Sama Technical and Vocational Training College of Mashhad is a college affiliated with Islamic Azad University, Mashhad Branch. It was established in 2003 and provides associate degree programs and technical courses in accounting and computer science.

==Overview==
Sama Technical and Vocational Training College of Mashhad has the largest campus among the university's branches in Iran, with about 16300 square meters of infrastructure, including labs and studios.

Currently, this unit has 32 full-time faculty members, 180 invited lecturers, and 3200 students in 13 associate degree programs.

The college holds workshops with equipment and laboratories for the electrical programs (such as general electronic workshops, electric machine laboratories, and industrial power circuits), in addition to industrial PLC, hydraulics, pneumatics and winding laboratories for auto mechanic programs, as well as studios and workshops for surveying and architecture students.

Sama Technical and Vocational training College of Mashhad is equipped with several computer sites and a library which contains 14000 reference works.

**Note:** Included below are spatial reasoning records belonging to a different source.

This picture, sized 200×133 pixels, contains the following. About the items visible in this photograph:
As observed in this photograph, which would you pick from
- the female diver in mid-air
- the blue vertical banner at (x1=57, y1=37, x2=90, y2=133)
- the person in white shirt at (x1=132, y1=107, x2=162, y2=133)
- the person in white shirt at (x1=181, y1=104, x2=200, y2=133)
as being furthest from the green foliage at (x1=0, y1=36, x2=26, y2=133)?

Students can participate in scientific, cultural, sport, and research activities.

==Sama Deputy==
Mashhad Sama Deputy of Mashhad, affiliated with Islamic Azad University, Mashhad Branch, was founded in 1992 by establishing two all-girls high schools and enrolling 165 students. Now, it runs 12 single-gender schools with more than 2500 students combined, in addition to four foreign language institutes with 2250 language learners as well as Sama Technical and Vocational Training College of Mashhad.